Sofia corta para um contracampo em grande plano do rosto do jovem em conversa. O momento é fabuloso, perfeitamente joyceano, podemos quase escutar a criação de personalidade em operação na mente do adolescente, o diálogo interior que terá um dia em retrospectiva sobre este momento que está a viver agora. A escuta atenta do seu mestre, e do seu mestre sobre o seu mestre, num convívio que parece sedimentado numa qualquer transmissão milenar. Numa cena seguinte, o jovem em palco pensa em voz alta sobre se conseguirá marcar um corte de cabelo nos próximos dias ou não. Sofia mostra-se reticente em dar um final ao filme. Como a própria confessa, não quer parar de filmar. Então, atravessamos uma estrada ao pôr-do-sol. Olhamos para as gaivotas numa Gaia coberta de nevoeiro. Estamos a ver o final de A Carruagem de Ouro de Renoir na sala de Lisboa: Filipe, Ramón e o vice-rei desapareceram. Agora fazem parte da plateia. Tens saudades deles? Um pouco.

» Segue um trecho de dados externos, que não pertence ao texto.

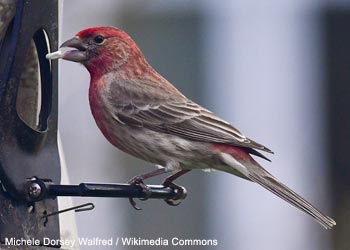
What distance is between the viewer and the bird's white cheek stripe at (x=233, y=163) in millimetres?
9672

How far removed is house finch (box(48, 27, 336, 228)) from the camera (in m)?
9.66

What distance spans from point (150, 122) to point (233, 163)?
0.62 metres

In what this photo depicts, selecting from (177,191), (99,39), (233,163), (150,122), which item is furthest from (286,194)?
(99,39)

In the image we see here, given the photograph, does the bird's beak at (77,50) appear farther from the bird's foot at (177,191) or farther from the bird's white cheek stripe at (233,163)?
the bird's white cheek stripe at (233,163)

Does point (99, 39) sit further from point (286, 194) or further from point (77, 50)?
point (286, 194)

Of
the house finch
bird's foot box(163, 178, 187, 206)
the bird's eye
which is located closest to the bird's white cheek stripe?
the house finch

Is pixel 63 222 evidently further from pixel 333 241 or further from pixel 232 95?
pixel 232 95

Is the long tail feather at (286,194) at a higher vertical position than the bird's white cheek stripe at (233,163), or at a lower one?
lower

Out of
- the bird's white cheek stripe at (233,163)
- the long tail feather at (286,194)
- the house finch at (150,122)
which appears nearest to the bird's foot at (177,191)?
the house finch at (150,122)

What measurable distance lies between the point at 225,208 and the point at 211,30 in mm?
2869

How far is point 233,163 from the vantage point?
9.70 meters

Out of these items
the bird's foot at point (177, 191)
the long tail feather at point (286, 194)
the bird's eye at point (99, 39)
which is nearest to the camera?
the long tail feather at point (286, 194)

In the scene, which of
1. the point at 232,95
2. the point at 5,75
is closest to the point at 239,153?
the point at 5,75

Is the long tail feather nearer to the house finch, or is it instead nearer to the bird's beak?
the house finch
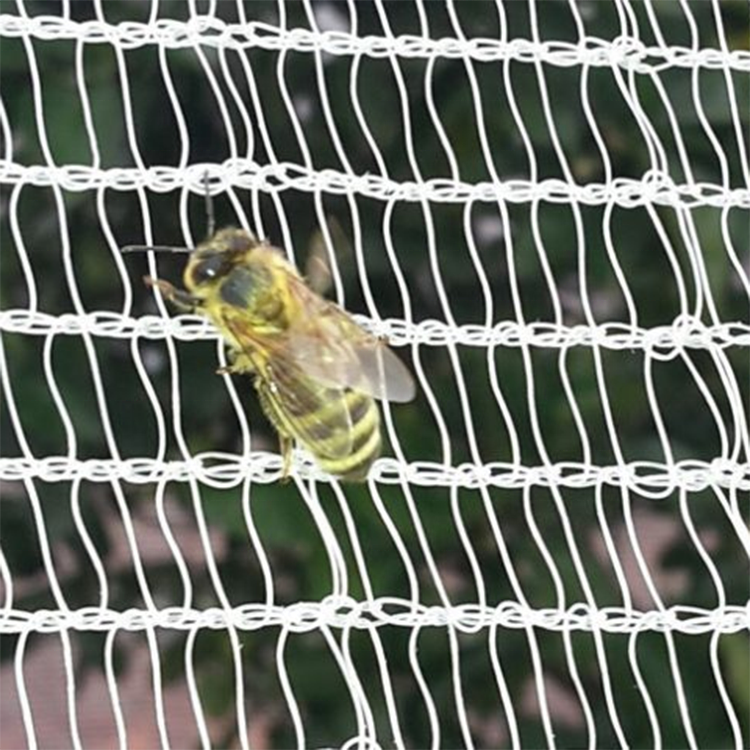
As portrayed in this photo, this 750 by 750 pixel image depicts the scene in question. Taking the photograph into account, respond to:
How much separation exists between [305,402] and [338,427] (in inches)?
0.6

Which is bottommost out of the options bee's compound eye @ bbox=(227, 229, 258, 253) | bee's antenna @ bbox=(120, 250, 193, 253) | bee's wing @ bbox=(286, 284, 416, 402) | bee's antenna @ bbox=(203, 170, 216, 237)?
bee's wing @ bbox=(286, 284, 416, 402)

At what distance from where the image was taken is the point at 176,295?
0.65m

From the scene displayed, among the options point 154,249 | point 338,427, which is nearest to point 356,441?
point 338,427

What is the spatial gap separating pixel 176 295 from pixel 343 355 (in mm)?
73

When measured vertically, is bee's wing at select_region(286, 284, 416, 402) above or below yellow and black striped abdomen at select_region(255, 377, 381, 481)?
above

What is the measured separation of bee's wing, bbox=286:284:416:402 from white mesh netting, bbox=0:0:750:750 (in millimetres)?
46

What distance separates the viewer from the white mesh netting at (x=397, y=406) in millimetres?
656

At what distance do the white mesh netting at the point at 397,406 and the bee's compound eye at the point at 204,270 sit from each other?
0.11 ft

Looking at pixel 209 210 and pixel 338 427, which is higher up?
pixel 209 210

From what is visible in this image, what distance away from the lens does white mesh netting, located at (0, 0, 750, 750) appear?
66 centimetres

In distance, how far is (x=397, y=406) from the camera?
0.68 meters

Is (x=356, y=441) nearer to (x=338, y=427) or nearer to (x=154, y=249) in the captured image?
(x=338, y=427)

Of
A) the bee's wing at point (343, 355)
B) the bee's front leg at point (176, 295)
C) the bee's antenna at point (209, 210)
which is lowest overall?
the bee's wing at point (343, 355)

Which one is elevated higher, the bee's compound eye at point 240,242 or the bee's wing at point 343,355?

No teatro ou na vida, fingido ou verdadeiro, não interessa, tudo o que se passa, tem razão por si. E o que conta no teatro não é a ostentação das máscaras nem a exibição de nada (não, o teatro não é para vaidosos, é para modestos), é o jogo connosco e com os outros que devia ser a vida mas que a vida não deixa viver.” A este jogo, Luís Miguel Cintra chama neste filme, se bem me recordo, um terreno de alegria permanente. É-o sem dúvida. É uma benesse que nos irá valer para sempre.